→ **Supplied passage**:
begin
Chandrakant Kamat (26 November 1933 – 28 June 2010) was a Hindustani classical tabla player of the Benares Tabla Gharana.

Early life and training
Kamat was born in Dhule to a Saraswat Brahmin family with strong musical traditions. His father Shantaram Kamat was a renowned Natyageet musician. Kamat started as a child artist in the Natak (musical plays) of his father's theatre company, Anandvilas, and began learning the tabla at a young age. Kamat learned from gurus Raghunath Shivalkar, Rambhau Vasht, and Digambar Yamaji Kadam, and he also trained in Indian classical dance.

Performing career
In 1952, Kamat shifted his base to Pune and became among the most trusted tabla accompanists for Kathak dancer Rohini Bhate for over 15 years. In 1964, Kamat became a gandabandh disciple of Samta Prasad of the Benares gharana.

From 1956 to 1991, Kamat also provided tabla accompaniment in Sangeet Nataks (Marathi musical plays) that featured artists like Hirabai Badodekar and Jyotsna Bhole. During this time, Kamat also worked as a staff artist for AIR, Pune.
end
→ **Exercise set**:
1. Pull out each row below that contains the string "Rect".
2. Resume the biography of tabla player Chandrakant Kamat, picking up right after its last sentence.

→ **Exercise input**:
begin
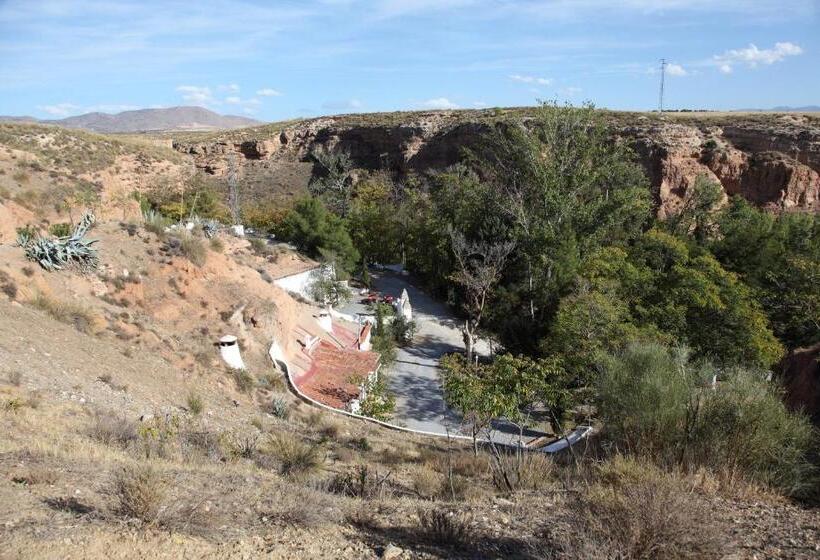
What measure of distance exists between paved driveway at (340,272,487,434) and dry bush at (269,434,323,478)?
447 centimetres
end
begin
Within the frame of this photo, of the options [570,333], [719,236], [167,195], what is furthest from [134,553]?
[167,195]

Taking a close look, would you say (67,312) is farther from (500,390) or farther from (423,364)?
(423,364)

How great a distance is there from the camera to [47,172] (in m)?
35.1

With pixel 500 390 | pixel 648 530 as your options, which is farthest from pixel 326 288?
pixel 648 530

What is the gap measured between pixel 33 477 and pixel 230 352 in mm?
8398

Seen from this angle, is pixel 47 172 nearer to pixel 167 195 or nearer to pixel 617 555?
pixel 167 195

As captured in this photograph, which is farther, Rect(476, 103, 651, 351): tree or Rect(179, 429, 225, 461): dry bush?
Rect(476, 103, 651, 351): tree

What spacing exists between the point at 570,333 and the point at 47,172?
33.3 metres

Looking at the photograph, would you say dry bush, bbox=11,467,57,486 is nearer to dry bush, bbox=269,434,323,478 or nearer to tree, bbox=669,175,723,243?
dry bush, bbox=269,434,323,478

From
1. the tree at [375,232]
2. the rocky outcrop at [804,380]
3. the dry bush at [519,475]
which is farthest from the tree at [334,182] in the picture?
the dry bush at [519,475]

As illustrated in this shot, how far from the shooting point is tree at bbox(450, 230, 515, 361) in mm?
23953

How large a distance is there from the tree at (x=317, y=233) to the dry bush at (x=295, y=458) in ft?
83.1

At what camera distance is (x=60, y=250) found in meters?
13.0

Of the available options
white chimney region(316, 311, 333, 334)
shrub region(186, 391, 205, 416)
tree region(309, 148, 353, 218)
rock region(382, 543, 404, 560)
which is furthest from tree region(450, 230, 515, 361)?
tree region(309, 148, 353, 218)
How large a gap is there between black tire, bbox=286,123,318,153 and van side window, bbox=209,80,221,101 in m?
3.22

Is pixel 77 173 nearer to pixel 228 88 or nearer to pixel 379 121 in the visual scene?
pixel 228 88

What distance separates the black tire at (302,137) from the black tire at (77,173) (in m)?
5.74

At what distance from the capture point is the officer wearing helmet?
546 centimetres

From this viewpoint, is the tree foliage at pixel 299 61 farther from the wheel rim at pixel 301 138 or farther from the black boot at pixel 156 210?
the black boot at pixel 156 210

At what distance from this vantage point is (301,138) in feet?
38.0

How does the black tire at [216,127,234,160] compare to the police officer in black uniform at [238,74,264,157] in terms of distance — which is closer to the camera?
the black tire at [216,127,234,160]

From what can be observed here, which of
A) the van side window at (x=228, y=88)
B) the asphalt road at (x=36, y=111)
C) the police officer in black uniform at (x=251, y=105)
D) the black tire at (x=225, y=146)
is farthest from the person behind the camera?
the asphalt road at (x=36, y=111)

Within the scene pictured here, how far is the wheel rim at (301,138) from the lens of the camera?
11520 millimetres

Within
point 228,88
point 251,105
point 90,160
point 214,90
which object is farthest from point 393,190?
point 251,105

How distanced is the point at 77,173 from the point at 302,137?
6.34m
end
begin
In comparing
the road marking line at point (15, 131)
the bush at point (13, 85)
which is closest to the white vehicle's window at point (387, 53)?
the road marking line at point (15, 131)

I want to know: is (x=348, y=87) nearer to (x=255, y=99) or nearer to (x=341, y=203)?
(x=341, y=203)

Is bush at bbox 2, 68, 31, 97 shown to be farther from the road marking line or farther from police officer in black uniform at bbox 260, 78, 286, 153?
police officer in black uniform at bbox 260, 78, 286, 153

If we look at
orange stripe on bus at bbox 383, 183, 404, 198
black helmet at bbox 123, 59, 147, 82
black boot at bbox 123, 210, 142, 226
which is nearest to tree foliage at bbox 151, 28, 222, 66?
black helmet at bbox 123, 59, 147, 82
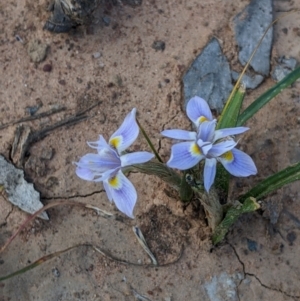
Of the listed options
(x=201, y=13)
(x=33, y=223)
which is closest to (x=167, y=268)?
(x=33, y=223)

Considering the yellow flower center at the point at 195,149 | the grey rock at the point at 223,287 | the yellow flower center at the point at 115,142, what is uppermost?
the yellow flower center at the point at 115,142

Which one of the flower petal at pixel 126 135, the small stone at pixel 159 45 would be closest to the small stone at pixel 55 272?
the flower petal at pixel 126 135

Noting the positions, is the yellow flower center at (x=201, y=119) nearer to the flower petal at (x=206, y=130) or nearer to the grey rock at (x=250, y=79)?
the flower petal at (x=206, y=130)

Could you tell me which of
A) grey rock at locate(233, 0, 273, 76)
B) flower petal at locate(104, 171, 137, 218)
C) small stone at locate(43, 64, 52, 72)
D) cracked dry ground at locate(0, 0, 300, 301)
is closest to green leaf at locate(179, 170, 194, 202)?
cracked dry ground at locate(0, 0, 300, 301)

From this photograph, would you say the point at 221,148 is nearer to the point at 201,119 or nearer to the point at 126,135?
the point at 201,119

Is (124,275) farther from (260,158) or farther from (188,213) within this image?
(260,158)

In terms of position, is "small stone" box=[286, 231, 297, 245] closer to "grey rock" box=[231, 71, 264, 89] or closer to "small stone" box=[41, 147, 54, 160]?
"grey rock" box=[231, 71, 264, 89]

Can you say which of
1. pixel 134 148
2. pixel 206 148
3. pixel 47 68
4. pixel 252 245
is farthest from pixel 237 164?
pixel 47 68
end
→ **Exercise answers**:
1.
As captured in this photograph, which is farther, Rect(476, 103, 651, 351): tree or Rect(179, 429, 225, 461): dry bush?
Rect(476, 103, 651, 351): tree

2.
Kamat accompanied musicians including Bhimsen Joshi, Begum Akhtar, Hariprasad Chaurasia, Bal Gandharva, and Kumar Gandharva. Kamat's performances also extend to programs on Bhavgeet, Lavani, Thumri, and most notably Geet Ramayan.

Awards and recognition
 1999 - Sangatkar Puraskar
 2001 - Vasundhara Pandit Puraskar

Students
Pt.Chandrakant Kamat has taught tabla to many students including two sons, Subhash Kamat and Bharat Kamat, who are also Tabla players carry on his legacy. Other students are Yogesh Awlaskar, Sameep Kulkarni and Nikhil Parchure.

Death
On the morning of Monday 28 June 2010, Kamat died of a cardiac arrest.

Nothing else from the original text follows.